[Excerpted passage]

• • • •

# Ronald Reagan, RIP.



## dcs2244 (Jan 29, 2004)

We've lost our best. God bless President Reagan.

'nuff said.


----------



## mpd61 (Aug 7, 2002)

My commander in chief, my hero. Thank God it was him sitting behind the desk while I was driving around with sixteen Poseidon missiles behind me in the 80's!
:thumbup: 

Rest in Peace Sir


----------



## Mortal knight (Jun 17, 2003)

:t: Here's one for the Gipper.


----------



## Opie (May 28, 2003)

God Bless You!


----------



## ryan933 (Oct 3, 2003)

A truly legendary man.

God speed Mr. President.


----------



## Officer Dunngeon (Aug 16, 2002)




----------



## Irish Wampanoag (Apr 6, 2003)

:broken: In my opinion he was the best president the U.S. of A. ever had. Much respect and sympathy goes to him and his family. He will be watching over our county from a higher place. God Bless!!


----------



## Foxracingmtnridr (Feb 23, 2003)

His Pain is gone now and he's in a better place where all of his memories are with him.

He will not be forgotten!

RIP Mr. President!!


----------



## Guest (Jul 3, 2004)

Here is a good one for you..... My son goes to an elementary school Newton called Memorial-Spaulding. When Reagan passed away all Flags in the state were ordered to half mast. Well after a few days I noticed that the flag at Memorial-Spaulding was still all the way up on the pole. Myself and a few other parents called and were told the principal of the school, Ms Bunny Myers, refused to lower the flag. After a few calls to city hall Ms. Myers finally gave in, but not in lowering the flag...She decided to just take down the flag all together instead of honoring a man she has no respect for. True story.....


----------



## badogg88 (Dec 17, 2003)

Wow, that's absolutely disrespectful, not only for Reagan, but for the country. Some people really irritate me.


----------



## dcs2244 (Jan 29, 2004)

I used to live in the Highlands...had an opportunity to work for Newton PD, too...kinda glad I took Horace Greeley's advice! Bunny....wasn't she Sergeant Carters's girlfriend? 8)


----------



## VAP1773 (May 8, 2002)

Apparently she cant understand that lowering the flag is not for the man it is for the office that he held.


----------



## mpd61 (Aug 7, 2002)

Ahhhhhh....................

She needs to be fired, or at least reprimanded by the School committee, Selectmen, and Superintendant. Where was Channel 5?
:shock:


----------



## Killjoy (Jun 23, 2003)

Probably the greatest president since Eisenhower; history will remember him as the man most responsible for *winning* the cold war and putting the Soviets out of business. History will remember Clinton as the cheater who has sex with his twenty-year old intern then lie about it under oath.....what a role model......


----------



## jimbo (Dec 23, 2003)

Ronald Reagan wisdom :

- after he was shot he said to his wife : "Honey, I forgot to duck"

-while being wheeled into the operating room he quipped to the doctors: " I hope you're a
all Republicans"

- to the terrorists he warned: "you can run but you can't hide you cowardly jackals"

_he also said : the difference between a Republican and a Democ rat is that the Republicans wish everyday were the Fourth of July, the Democ rats wish everyday were April 15'th

Ronald Reagan had true class and wisdom


----------

• • • •

[Problem set]
(a) Please transcribe the Reagan memorial thread starting at "Here is a good" and ending at "(Dec 17, 2003)".
(b) Answer these questions from the Reagan memorial thread:
(i) How many Poseidon missiles does mpd61 say were behind him in the 80's?
(ii) What did the principal of Memorial-Spaulding finally do with the flag?
(iii) According to VAP1773, who is lowering the flag for?

[Dataset records]
• • • •

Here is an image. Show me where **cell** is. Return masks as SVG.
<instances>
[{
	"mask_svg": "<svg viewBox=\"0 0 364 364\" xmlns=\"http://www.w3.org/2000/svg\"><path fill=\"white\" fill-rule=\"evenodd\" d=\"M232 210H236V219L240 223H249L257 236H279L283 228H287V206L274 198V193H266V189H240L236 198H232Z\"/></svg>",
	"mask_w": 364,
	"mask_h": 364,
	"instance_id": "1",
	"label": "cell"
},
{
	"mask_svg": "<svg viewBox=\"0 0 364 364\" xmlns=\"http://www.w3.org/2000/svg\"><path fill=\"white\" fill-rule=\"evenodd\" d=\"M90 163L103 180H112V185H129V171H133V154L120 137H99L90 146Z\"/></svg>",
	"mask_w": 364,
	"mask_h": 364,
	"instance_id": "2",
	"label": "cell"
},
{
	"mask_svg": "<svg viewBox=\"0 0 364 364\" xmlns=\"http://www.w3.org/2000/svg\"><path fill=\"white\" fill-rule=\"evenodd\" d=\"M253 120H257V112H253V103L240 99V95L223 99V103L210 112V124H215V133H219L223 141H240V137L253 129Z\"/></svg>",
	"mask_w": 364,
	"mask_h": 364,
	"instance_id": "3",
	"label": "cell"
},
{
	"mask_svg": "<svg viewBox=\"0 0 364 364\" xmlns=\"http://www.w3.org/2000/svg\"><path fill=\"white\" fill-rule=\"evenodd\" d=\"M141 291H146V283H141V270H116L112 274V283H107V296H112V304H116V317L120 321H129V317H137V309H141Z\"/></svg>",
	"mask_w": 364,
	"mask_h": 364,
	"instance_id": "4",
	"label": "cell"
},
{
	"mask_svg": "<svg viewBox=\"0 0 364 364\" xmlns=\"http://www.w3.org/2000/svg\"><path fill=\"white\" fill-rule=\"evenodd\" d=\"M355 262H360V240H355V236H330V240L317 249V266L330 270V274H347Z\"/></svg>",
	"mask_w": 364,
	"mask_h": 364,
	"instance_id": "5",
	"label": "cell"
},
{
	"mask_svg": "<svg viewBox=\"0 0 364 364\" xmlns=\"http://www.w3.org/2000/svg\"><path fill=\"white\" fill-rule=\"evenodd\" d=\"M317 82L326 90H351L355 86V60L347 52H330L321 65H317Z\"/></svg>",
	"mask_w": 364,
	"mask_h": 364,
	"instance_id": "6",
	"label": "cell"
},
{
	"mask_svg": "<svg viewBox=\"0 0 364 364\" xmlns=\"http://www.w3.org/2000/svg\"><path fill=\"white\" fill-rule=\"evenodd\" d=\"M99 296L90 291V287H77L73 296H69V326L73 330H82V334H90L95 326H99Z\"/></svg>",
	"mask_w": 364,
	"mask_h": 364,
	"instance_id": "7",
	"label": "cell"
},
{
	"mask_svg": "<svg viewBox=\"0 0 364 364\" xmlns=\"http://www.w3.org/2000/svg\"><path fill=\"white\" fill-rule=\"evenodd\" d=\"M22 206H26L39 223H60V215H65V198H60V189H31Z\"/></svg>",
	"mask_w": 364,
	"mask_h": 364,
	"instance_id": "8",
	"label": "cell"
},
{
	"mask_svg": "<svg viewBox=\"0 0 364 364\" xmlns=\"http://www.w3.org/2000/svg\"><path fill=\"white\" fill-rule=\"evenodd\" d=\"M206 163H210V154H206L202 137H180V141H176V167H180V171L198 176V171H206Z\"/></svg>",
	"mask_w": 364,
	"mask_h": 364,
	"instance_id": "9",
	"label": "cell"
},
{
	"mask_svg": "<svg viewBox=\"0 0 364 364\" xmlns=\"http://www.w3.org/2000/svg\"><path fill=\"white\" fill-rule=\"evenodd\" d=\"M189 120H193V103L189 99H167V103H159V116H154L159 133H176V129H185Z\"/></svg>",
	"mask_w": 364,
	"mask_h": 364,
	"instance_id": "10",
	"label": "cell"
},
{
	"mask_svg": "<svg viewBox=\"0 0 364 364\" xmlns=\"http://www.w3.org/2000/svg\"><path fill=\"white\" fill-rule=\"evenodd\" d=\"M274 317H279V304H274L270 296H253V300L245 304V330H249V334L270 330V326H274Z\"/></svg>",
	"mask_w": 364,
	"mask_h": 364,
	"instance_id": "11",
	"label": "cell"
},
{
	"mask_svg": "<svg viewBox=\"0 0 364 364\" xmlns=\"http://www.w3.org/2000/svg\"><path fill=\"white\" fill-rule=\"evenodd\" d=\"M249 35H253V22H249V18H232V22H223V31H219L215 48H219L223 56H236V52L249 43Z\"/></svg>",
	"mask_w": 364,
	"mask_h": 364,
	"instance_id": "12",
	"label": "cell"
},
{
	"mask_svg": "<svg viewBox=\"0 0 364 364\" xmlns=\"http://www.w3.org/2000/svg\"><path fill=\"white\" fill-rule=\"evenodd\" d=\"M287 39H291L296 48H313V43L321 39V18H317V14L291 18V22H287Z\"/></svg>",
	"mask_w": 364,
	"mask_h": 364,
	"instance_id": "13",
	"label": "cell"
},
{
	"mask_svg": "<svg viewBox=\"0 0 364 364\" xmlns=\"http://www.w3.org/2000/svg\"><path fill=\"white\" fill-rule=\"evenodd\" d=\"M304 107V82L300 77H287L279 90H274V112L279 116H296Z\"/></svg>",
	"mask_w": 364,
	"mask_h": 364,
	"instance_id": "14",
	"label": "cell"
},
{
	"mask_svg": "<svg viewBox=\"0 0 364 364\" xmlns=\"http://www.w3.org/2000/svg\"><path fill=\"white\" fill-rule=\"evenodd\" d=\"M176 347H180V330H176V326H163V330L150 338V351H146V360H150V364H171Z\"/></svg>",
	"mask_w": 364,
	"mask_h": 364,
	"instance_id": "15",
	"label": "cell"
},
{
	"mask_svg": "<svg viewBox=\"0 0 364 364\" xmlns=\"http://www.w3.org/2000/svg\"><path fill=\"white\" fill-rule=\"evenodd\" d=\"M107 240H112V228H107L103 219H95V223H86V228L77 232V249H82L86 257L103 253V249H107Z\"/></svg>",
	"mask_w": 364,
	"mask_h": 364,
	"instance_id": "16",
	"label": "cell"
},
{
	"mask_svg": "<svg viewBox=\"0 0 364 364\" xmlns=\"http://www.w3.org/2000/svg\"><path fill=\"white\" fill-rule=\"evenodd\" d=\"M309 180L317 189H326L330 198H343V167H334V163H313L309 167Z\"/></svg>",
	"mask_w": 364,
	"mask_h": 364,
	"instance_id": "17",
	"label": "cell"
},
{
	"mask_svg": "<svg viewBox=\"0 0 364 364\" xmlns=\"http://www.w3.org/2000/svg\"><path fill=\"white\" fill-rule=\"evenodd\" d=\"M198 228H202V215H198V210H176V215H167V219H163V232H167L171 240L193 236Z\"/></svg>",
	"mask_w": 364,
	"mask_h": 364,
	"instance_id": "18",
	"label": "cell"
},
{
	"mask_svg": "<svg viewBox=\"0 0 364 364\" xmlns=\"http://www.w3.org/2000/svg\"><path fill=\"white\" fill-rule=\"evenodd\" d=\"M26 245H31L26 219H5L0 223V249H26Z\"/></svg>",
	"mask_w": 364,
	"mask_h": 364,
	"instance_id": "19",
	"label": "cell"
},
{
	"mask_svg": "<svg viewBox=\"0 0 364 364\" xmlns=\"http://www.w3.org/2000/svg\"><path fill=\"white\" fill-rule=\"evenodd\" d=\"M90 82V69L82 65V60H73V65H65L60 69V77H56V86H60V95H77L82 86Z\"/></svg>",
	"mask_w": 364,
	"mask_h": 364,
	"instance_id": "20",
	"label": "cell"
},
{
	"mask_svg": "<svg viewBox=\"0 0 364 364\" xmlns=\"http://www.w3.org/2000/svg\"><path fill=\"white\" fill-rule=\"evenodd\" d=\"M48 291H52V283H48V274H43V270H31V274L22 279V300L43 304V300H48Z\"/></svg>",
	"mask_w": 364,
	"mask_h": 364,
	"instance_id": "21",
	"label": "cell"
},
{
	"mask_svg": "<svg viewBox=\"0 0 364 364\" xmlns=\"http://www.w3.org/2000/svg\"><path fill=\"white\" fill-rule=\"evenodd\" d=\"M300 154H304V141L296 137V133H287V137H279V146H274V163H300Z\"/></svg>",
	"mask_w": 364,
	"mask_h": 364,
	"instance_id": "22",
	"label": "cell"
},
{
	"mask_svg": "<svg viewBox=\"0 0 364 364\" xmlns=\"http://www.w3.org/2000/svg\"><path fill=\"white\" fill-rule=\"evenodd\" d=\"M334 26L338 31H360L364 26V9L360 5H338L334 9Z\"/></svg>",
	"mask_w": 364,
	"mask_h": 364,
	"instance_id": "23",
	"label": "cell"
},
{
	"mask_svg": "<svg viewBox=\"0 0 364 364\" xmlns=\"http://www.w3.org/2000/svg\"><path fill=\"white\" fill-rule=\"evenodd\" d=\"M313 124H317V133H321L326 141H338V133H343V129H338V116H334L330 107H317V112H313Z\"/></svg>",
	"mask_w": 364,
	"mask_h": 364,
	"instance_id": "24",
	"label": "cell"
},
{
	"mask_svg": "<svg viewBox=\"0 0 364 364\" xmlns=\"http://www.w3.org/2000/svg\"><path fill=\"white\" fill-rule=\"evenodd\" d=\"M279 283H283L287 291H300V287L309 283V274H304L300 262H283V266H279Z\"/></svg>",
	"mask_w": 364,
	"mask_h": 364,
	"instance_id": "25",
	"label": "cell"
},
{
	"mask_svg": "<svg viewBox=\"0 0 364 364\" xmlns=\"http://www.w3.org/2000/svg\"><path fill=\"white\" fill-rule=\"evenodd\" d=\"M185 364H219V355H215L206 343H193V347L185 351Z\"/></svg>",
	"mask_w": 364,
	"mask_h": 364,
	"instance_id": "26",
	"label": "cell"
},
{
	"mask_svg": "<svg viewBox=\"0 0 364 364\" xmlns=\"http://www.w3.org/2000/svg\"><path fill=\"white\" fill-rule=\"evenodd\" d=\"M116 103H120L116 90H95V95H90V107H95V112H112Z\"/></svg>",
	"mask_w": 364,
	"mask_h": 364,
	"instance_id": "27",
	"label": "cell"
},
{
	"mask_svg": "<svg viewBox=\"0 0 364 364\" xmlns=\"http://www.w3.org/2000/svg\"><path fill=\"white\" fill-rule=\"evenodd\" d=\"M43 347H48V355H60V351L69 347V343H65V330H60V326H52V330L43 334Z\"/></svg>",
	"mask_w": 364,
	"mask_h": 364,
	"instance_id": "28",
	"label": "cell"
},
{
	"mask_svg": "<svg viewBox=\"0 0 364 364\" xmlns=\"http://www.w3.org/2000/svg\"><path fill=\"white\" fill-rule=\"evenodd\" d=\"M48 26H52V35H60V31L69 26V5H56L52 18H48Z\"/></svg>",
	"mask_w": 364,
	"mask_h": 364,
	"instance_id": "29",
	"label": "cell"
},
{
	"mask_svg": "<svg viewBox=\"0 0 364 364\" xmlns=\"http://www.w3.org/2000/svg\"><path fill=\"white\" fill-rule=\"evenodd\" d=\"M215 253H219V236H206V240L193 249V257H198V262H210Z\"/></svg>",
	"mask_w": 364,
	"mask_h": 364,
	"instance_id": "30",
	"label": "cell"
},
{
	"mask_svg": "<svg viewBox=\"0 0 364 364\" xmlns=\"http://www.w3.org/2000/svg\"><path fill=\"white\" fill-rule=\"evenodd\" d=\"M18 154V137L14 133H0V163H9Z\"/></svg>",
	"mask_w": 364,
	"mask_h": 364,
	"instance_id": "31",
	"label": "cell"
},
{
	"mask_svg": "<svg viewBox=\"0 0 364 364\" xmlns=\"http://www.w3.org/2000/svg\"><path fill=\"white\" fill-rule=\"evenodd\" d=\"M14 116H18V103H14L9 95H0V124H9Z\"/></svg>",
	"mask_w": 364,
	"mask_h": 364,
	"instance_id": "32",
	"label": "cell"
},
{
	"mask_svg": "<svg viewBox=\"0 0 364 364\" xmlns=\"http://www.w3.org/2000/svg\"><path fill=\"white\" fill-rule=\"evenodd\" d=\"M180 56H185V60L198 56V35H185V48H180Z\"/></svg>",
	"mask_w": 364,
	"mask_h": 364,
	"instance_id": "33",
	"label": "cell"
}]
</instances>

• • • •

[Per-task answers]
(a)
Here is a good one for you..... My son goes to an elementary school Newton called Memorial-Spaulding. When Reagan passed away all Flags in the state were ordered to half mast. Well after a few days I noticed that the flag at Memorial-Spaulding was still all the way up on the pole. Myself and a few other parents called and were told the principal of the school, Ms Bunny Myers, refused to lower the flag. After a few calls to city hall Ms. Myers finally gave in, but not in lowering the flag...She decided to just take down the flag all together instead of honoring a man she has no respect for. True story.....


----------



## badogg88 (Dec 17, 2003)

(b)
(i) Sixteen.
(ii) She took the flag down altogether.
(iii) It is for the office he held, not the man.